3Zöllner, Briefe über Schlesien description begins Johann Friedrich Zöllner, Briefe über Schlesien, Krakau, Wieliczka und die Grafschaft Glatz auf einer Reise im Jahr 1791, Berlin, 1792–1793; 2 vols. description ends , 1:292, in which an extended character sketch of the mountain guide was given without naming him. The same guide was identified as Siegmund Seidler in Johann Christoph Friedrich Gutsmuths, Meine Reise im Deutschen Vaterlande, Breslau, 1799, p. 106.

4In the published version of this letter, for which see note 6, below, this word is “perhaps.”

5Oh! It is pretty, it is beautiful / For a heart tender and sincere / To see drops of water run / From a rock in the river.
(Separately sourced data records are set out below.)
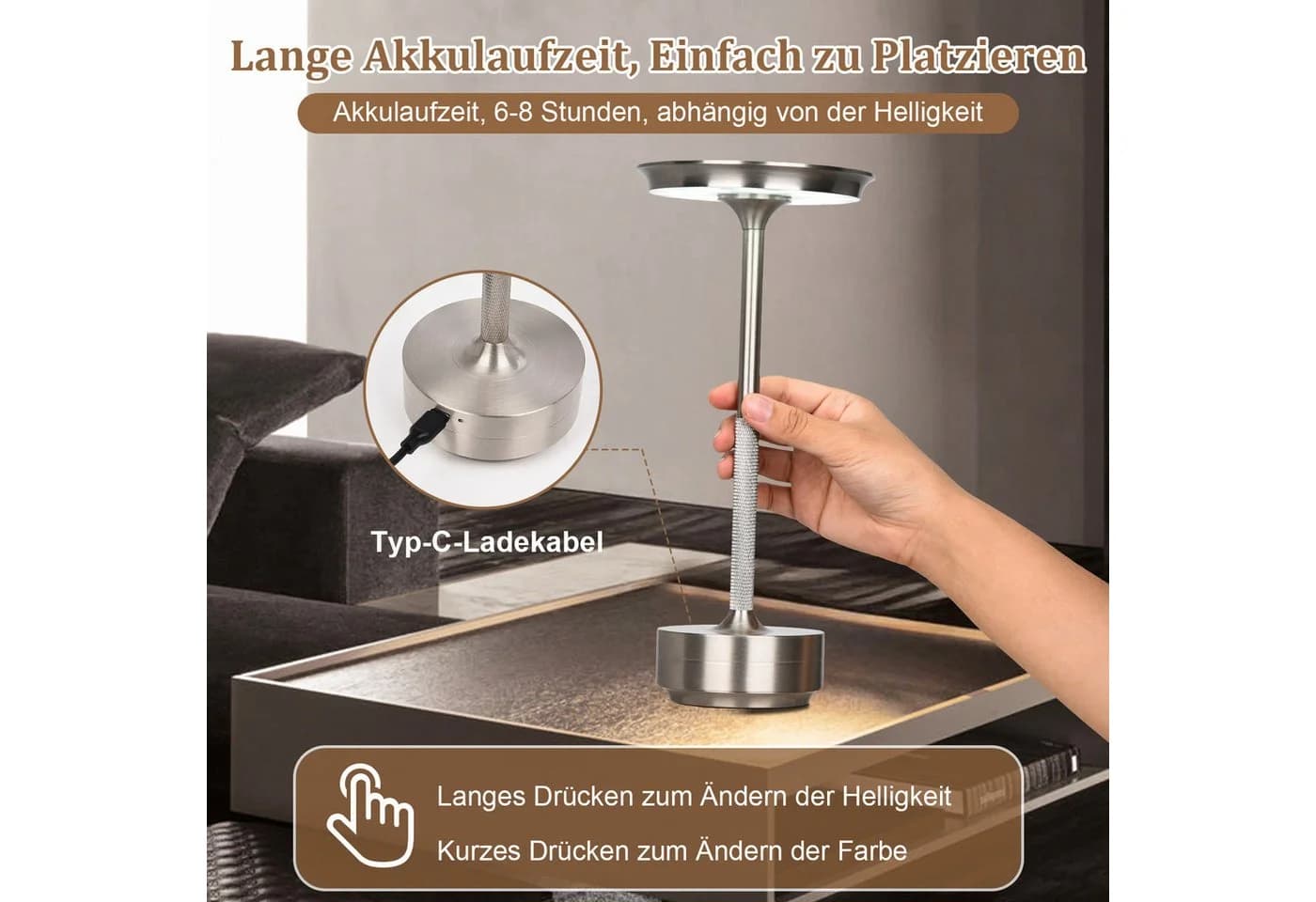 Lapalife LED Nachttischlampe Kabellos Dimmbar Silber - Bild 3
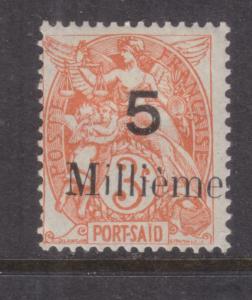 FRENCH PO EGYPT, PORT SAID, 1921 5 Milliemes on 3c. Orange Red, hhm.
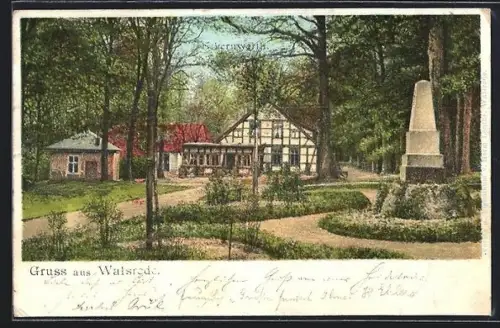AK Walsrode, Gasthaus Eckenworth mit Denkmal im Wald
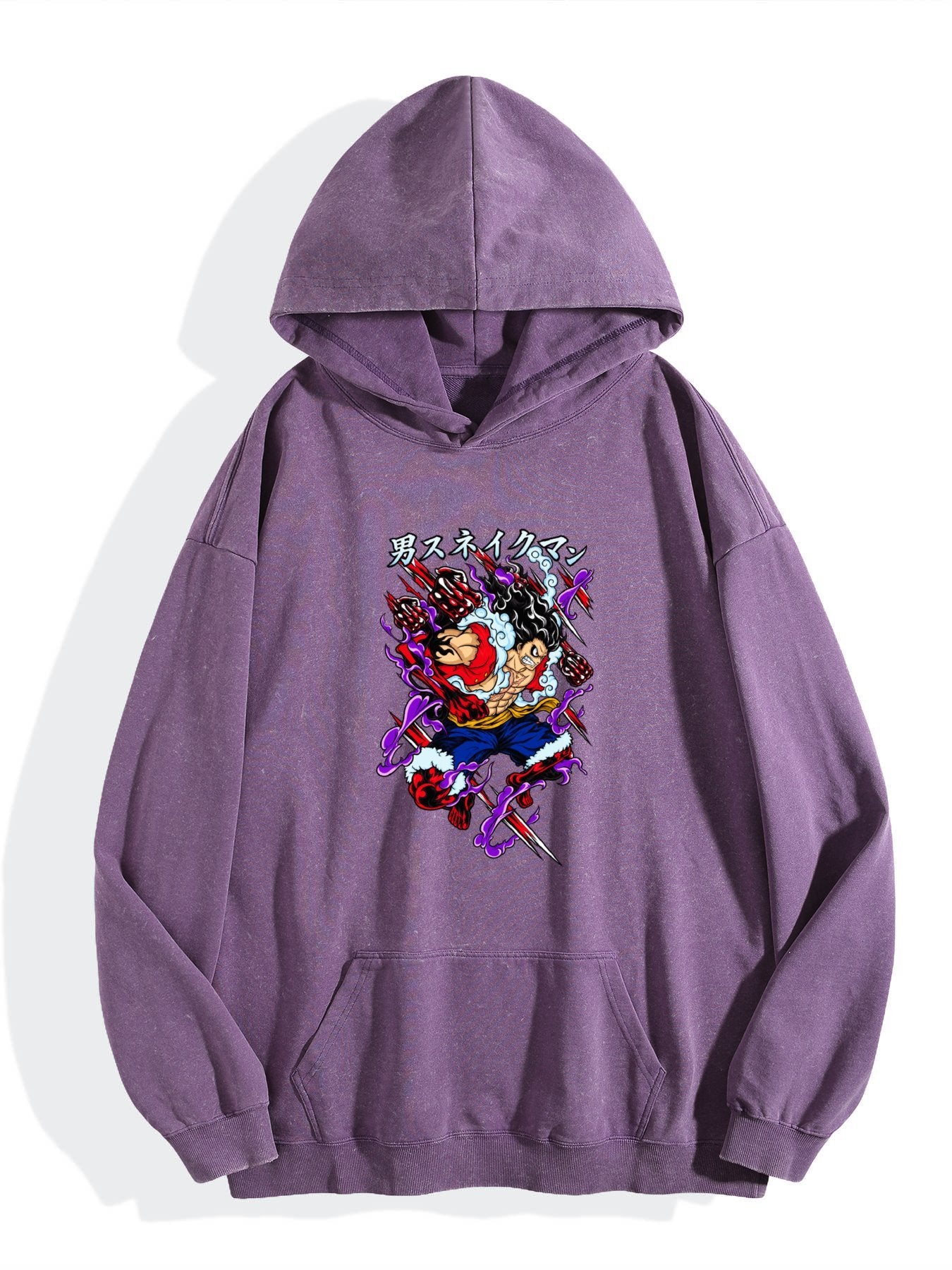 One Piece Luffy Gear 4 Surge Effect Vintage Wash Oversized Hoodie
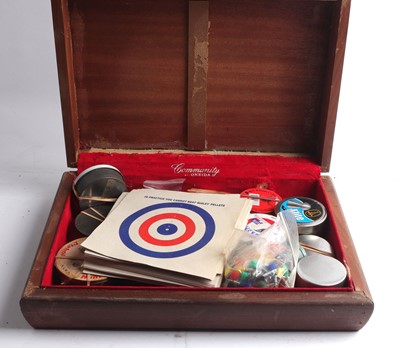 Lot 1052 - Wooden case of air gun accessories inc. paper...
6The letter to this point was printed in the Port Folio, 1:57–58 (21 Feb. 1801), though the 1 Aug. 1800 dateline was omitted and the fourth paragraph concluded with “information respecting the manufactures of these countries.” The remainder of the letter was printed at 2 Aug. in the Port Folio, 1:65 (28 Feb. 1801), though the second and third sentences of the final paragraph were omitted.

7JQA’s seventh letter in the series was dated 6 Aug. 1800 (LbC, APM Reel 134) and continued his journey to the source of the Elbe River. It also recounted a visit to a church in Seidorf (now Sosnówka, Poland). The letter concluded with the arrival of JQA and LCA at a Silesian mountain hut which they intended to use as a base for an ascent of the Riesenkoppe, or Giant’s Head mountain (now the Śnieżka, on the border between Poland and the Czech Republic). The letter was printed in the Port Folio, 1:73–74 (7 March 1801).